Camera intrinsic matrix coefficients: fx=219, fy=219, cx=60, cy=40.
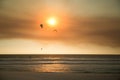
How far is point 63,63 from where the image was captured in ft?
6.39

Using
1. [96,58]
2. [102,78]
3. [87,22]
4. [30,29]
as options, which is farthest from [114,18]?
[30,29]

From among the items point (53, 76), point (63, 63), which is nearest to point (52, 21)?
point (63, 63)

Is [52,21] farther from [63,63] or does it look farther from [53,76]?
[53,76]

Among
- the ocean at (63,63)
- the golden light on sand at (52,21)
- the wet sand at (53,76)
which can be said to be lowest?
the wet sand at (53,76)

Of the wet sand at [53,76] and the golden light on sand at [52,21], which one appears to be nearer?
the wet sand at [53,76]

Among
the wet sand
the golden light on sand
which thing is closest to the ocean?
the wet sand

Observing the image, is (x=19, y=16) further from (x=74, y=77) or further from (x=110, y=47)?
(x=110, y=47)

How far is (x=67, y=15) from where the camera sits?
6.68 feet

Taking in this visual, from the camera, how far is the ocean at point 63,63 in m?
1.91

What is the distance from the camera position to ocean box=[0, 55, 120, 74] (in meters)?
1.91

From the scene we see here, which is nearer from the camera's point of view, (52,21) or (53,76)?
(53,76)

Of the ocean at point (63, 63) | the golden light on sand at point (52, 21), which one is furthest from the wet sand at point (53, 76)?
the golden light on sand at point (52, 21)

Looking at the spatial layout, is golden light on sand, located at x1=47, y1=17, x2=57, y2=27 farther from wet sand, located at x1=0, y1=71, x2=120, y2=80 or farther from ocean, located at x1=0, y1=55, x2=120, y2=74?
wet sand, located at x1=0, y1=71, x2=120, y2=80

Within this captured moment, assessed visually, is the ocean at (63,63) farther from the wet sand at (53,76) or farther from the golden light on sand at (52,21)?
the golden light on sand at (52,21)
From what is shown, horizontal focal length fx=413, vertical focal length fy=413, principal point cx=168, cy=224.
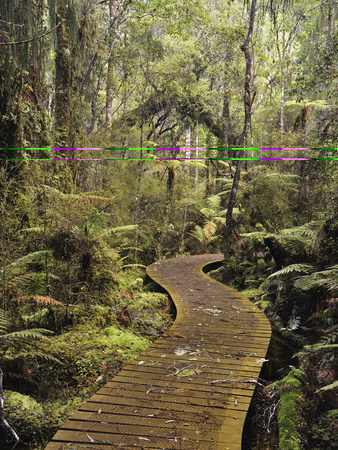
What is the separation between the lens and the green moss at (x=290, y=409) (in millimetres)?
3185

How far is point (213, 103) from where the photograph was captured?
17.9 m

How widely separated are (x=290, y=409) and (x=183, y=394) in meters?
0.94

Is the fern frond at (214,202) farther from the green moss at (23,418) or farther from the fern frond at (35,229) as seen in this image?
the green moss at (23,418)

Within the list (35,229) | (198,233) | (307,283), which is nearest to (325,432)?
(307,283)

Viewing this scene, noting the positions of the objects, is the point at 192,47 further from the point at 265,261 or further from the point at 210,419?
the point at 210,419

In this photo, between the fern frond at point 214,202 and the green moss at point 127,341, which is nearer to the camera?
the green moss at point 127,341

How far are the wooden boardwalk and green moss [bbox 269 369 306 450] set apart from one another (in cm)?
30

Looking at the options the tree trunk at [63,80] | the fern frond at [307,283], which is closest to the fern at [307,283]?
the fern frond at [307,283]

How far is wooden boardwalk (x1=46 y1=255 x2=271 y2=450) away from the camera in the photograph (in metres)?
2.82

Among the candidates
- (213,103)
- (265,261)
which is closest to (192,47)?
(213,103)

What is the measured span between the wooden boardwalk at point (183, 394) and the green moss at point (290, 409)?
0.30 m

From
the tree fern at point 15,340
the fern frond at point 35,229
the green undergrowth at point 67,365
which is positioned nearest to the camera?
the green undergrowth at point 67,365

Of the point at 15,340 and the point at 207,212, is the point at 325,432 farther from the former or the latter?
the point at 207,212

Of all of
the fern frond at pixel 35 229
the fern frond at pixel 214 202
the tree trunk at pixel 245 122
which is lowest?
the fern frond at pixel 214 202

○ ○ ○ ○ ○

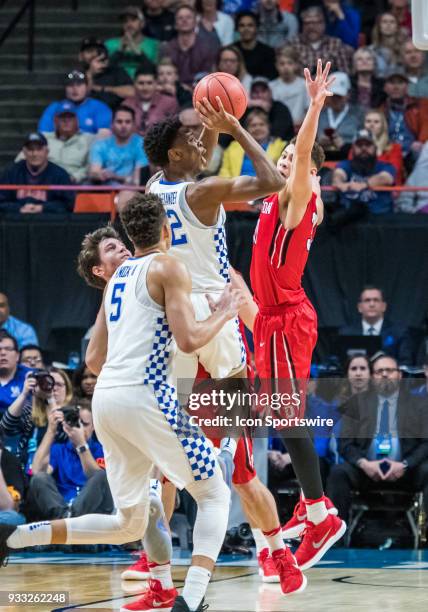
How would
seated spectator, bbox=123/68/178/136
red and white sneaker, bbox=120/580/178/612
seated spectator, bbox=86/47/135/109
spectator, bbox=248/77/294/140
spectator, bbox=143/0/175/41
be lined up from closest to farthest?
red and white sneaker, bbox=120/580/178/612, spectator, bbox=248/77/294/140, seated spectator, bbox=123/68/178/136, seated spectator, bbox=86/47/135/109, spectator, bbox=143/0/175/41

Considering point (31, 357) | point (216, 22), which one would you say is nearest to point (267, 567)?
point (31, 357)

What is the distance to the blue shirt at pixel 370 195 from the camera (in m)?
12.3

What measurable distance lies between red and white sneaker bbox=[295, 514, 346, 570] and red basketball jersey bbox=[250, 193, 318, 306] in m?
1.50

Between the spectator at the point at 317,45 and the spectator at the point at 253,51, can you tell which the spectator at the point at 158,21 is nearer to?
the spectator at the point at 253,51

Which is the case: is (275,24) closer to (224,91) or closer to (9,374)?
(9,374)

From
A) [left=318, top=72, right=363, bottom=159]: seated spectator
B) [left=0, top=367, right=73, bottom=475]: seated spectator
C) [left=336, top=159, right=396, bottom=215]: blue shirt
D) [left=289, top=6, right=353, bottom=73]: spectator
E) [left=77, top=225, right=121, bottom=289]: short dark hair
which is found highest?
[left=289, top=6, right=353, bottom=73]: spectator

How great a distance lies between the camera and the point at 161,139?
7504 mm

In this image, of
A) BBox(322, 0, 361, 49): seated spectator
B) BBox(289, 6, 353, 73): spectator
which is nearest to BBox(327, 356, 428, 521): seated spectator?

○ ○ ○ ○ ○

THE PROBLEM
Gather every line from the rows above that contains the word "left", and copy each of those lines in full.

THE COMPLETED TASK
A) [left=318, top=72, right=363, bottom=159]: seated spectator
B) [left=0, top=367, right=73, bottom=475]: seated spectator
C) [left=336, top=159, right=396, bottom=215]: blue shirt
D) [left=289, top=6, right=353, bottom=73]: spectator
E) [left=77, top=225, right=121, bottom=289]: short dark hair
[left=289, top=6, right=353, bottom=73]: spectator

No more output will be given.